#### To be done
**1)** In the excerpt on Cosatu's central committee, rewrite more briefly the paragraph that begins "Cosatu members attending the federation's central committee gathering", keeping its main facts.
**2)** Write the next part of the excerpt on Cosatu's central committee, picking up after its final paragraph.

#### Selected excerpt
— Begin —

The debates and divisions on the government's economic policies were also a proxy war between those who want Cosatu to support the present top six ANC leaders and those who, in tandem with the ANC Youth League, propose to replace ANC secretary general Gwede Mantashe and Zuma with new leaders. The labour federation is deeply divided about whether or not to support the re-election of Zuma as ANC president next year.

Cosatu members attending the federation's central committee gathering, which ended in Midrand on Thursday, agreed not to enter into an open debate on the ANC succession issue. But the Mail & Guardian has learnt that, behind closed doors, Cosatu leaders have expressed sharp differences on the issue.

At the end of the conference, Vavi said: "The central committee did not engage in a potentially divisive ANC leadership debate but did issue a stark warning to the government that if they are to retain popular support they must stop dithering and zig-zagging, pull their socks up and start implementing all the policies of the Polokwane conference and the 2009 elections, particularly in its five priority areas."

— End —

#### Dataset excerpt

— Begin —

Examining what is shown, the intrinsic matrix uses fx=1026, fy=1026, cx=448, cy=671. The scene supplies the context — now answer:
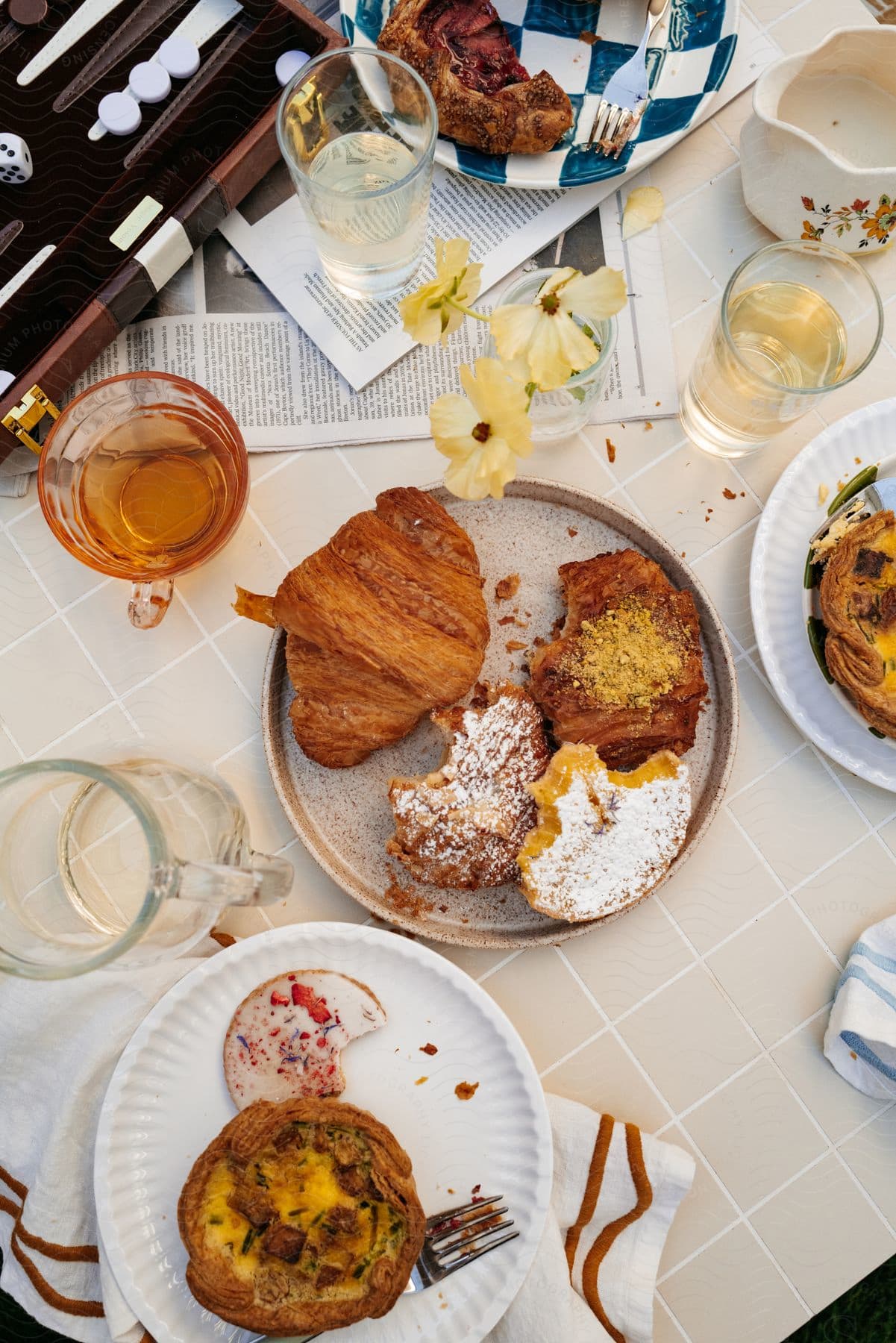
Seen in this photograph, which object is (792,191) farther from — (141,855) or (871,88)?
(141,855)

— End —

#### Final answers
**1)** At the Cosatu central committee gathering that ended in Midrand on Thursday, members agreed to avoid an open debate on ANC succession, though the Mail & Guardian has learnt that leaders privately voiced sharp differences on it.

**2)**
Avoiding tensions
On June 30, the last day of the conference, the federation was forced to postpone a resolution on the national democratic revolution, with Vavi arguing that the draft resolution was badly constructed.

But political observers believe this was a tactic by the Cosatu boss to avoid open tensions between delegates. The fault lines seems to lie between those in Cosatu who would like to see more radical change in the way the government is run and others, like those affiliated to the SACP, who want Cosatu to be less demanding.

The draft resolution also proposed that discussions on the 2012 leadership succession in the ANC, SACP and Cosatu be put on hold. Numerous delegates and leaders of affiliates who spoke to the Mail & Guardian painted a picture of deep divisions across the federation.

They alleged that Nzimande and Cosatu president Sdumo Dlamini are leading a group that supports Zuma's re-election, whereas Vavi and Irvin Jim, general secretary of the National Union of Metal Workers South Africa (Numsa), lead the group that is allegedly pushing for "regime change".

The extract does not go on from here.